The second part of this issue is devoted to applied techniques and we have a first block of papers addressing modeling and forecasting problems in the domain of road traffic. The first one is Lin et al.’s paper addressing the importance of traffic object detection, highlighting the need for specialized traffic datasets to improve target detection for Chinese road situations. The research proposes a cross-augmentation method for image datasets, utilizing YOLOX for target detection, achieving significant improvement in mAP compared to other algorithms and resulting in a specialized detector suitable for Chinese traffic conditions. The second paper of this block is presented by Zhou, et al.. and it introduces a novel graph neural network architecture called Attention-based Spatial-Temporal Adaptive Integration Gated Network (AST-AIGN) to enhance traffic forecasting by capturing the topological structure of road networks and incorporating spatial-temporal features effectively. By combining Graph Attention Network (GAT) and Jumping Knowledge Net (JK-Net) within AST-AIGN, and utilizing spatial-temporal adaptive integration gates, the model outperforms existing baselines on real-world traffic datasets like PEMS04 and PEMS08, showcasing improved accuracy in traffic condition predictions. Finally, the third paper of this topic is signed by Shuo Zhang, et al. and introduces an unsupervised generative neural network, MSST-VAE (Multiple Streams Spatial Temporal-VAE), designed for traffic raster data imputation in Intelligent Transportation Systems despite missing data. By treating traffic raster data as a multiple channel image and leveraging a novel architecture combining VAEs with Sylvester Normalizing Flows and an ECB model, MSST-VAE outperforms traditional imputation methods, showcasing strong generalization capabilities and robust performance across varying missing rates in real traffic flow datasets.

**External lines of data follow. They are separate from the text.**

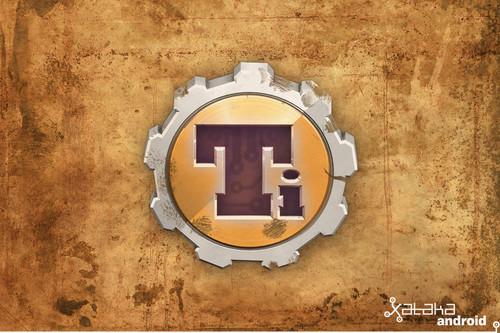 Aplicaciones con las que flipaste en su día: Titanium Backup
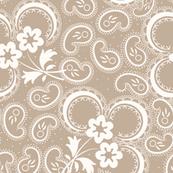 Heartland Rose Paisley: Light Brown & Cream Neutral Floral Paisley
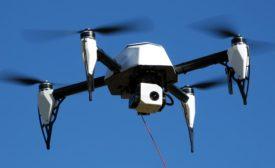 Hoverfly LiveSky Drone System - Security Magazine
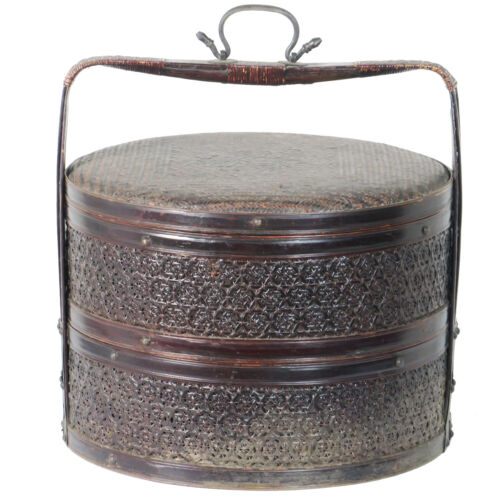 """Antique Chinese  2 Tier Round Cane and Bamboo Food Carrier Basket 16"""" Dia 16"""" T"""
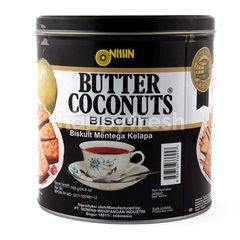 Nissin Butter Coconuts Biscuits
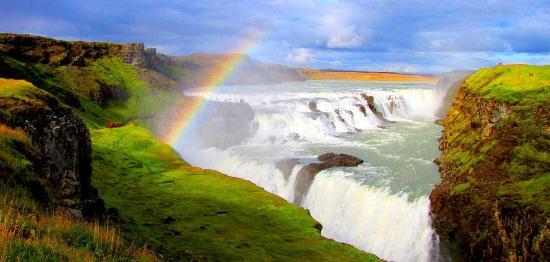 Iceland Golden Travel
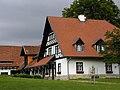 Kreilhof - ehemaliger Rothschildscher Gutshof.jpg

To complete the series of applied papers, we include Zhong and Shao who present a novel approach for aspect-based sentiment analysis utilizing multimodal data, focusing on both aspect term extraction and aspect sentiment classification tasks to enhance practical applications. By combining text and visual information through a cross-model hierarchical interactive fusion network, the proposed model achieves higher effectiveness in sentiment analysis compared to existing methods, as demonstrated in experiments with publicly available multimodal fine-granular emotion datasets.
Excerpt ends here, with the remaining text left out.